### Problem to work on
Please return only the lines from the one showing "Feeder Structure" to the end of the entries, keeping both ends and dropping every picture.

### Available data

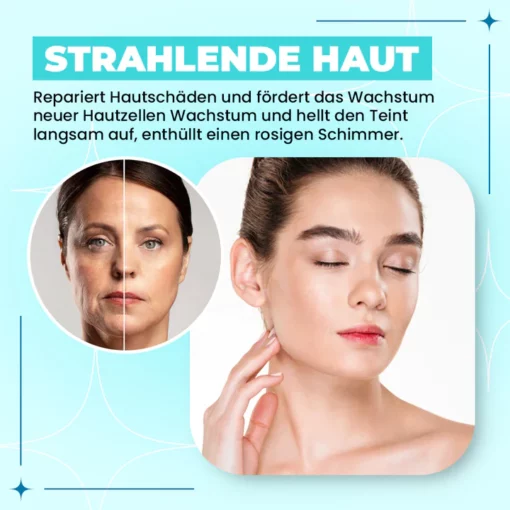 STRAHLENDE HAUT

Repariert Hautschäden und fördert das Wachstum neuer Hautzellen Wachstum und hellt den Teint langsam auf, enthüllt einen rosigen Schimmer.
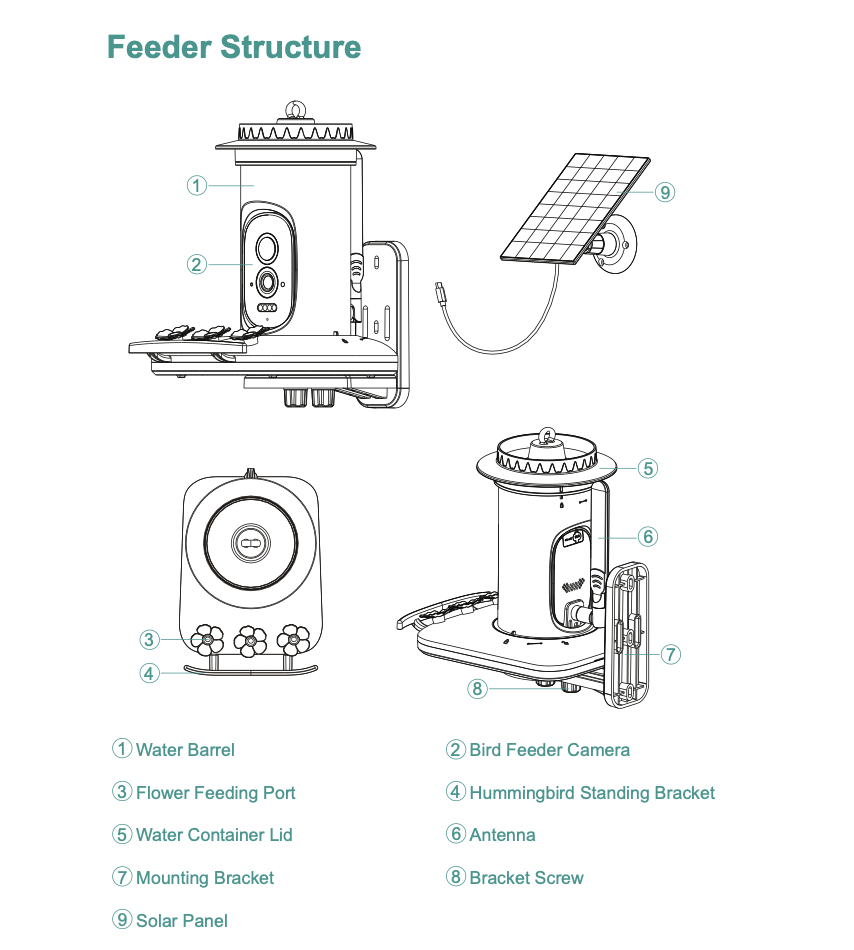 Feeder Structure

①

②

⑨

⑤

⑥

③

④

⑦

⑧

① Water Barrel

② Bird Feeder Camera

③ Flower Feeding Port

④ Hummingbird Standing Bracket

⑤ Water Container Lid

⑥ Antenna

⑦ Mounting Bracket

⑧ Bracket Screw

⑨ Solar Panel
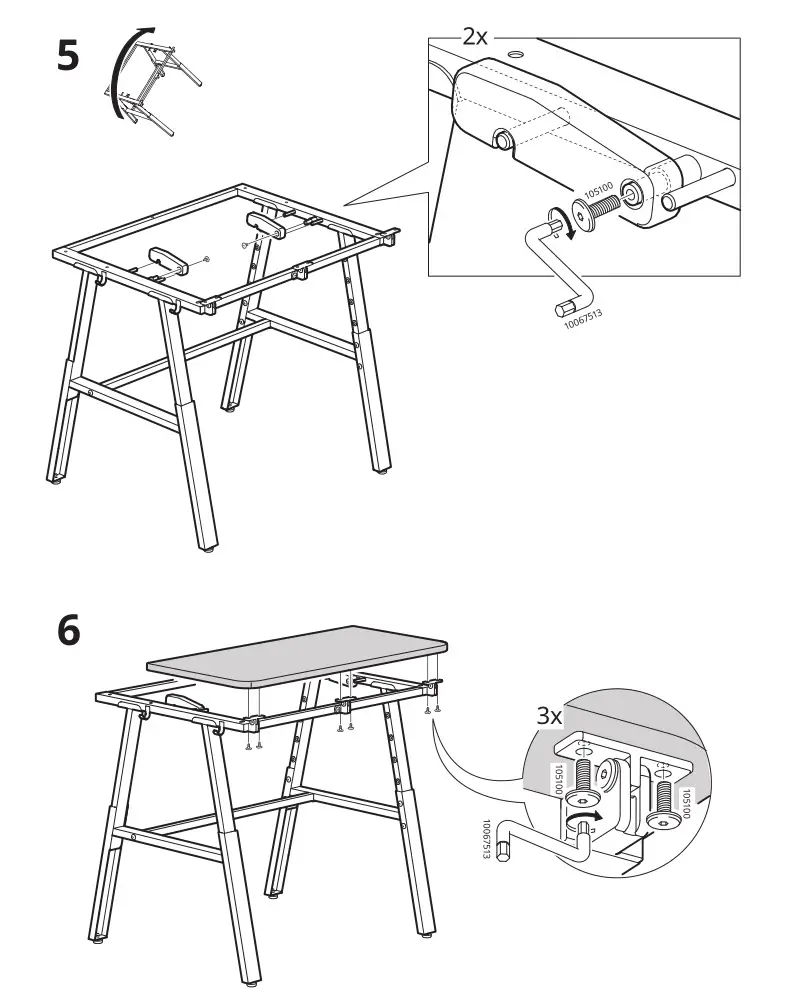 5

2x

105100

10067513

6

3x

105100

105100

10067513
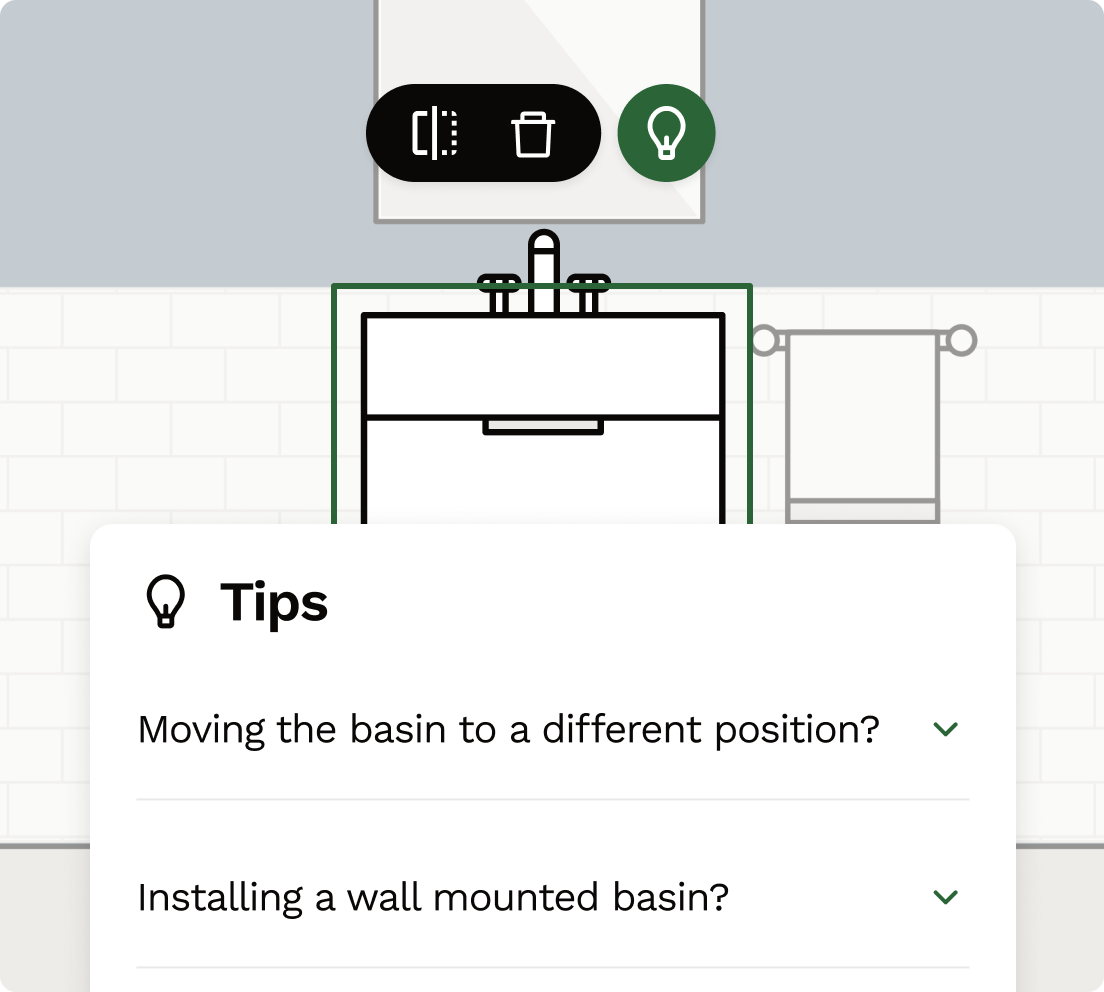 Tips

Moving the basin to a different position?

Installing a wall mounted basin?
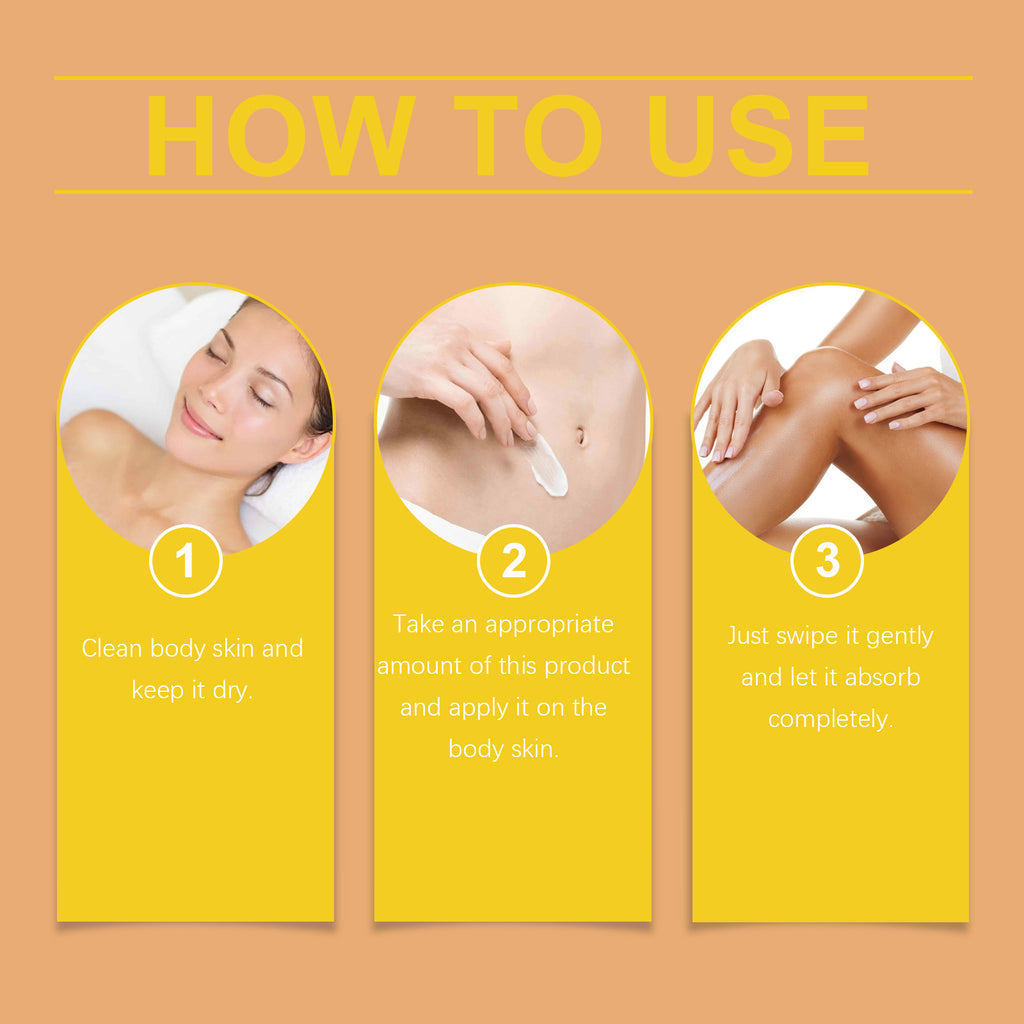 HOW TO USE

1

Clean body skin and keep it dry.

2

Take an appropriate amount of this product and apply it on the body skin.

3

Just swipe it gently and let it absorb completely.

### Worked solution
 Feeder Structure

①

②

⑨

⑤

⑥

③

④

⑦

⑧

① Water Barrel

② Bird Feeder Camera

③ Flower Feeding Port

④ Hummingbird Standing Bracket

⑤ Water Container Lid

⑥ Antenna

⑦ Mounting Bracket

⑧ Bracket Screw

⑨ Solar Panel
 5

2x

105100

10067513

6

3x

105100

105100

10067513
 Tips

Moving the basin to a different position?

Installing a wall mounted basin?
 HOW TO USE

1

Clean body skin and keep it dry.

2

Take an appropriate amount of this product and apply it on the body skin.

3

Just swipe it gently and let it absorb completely.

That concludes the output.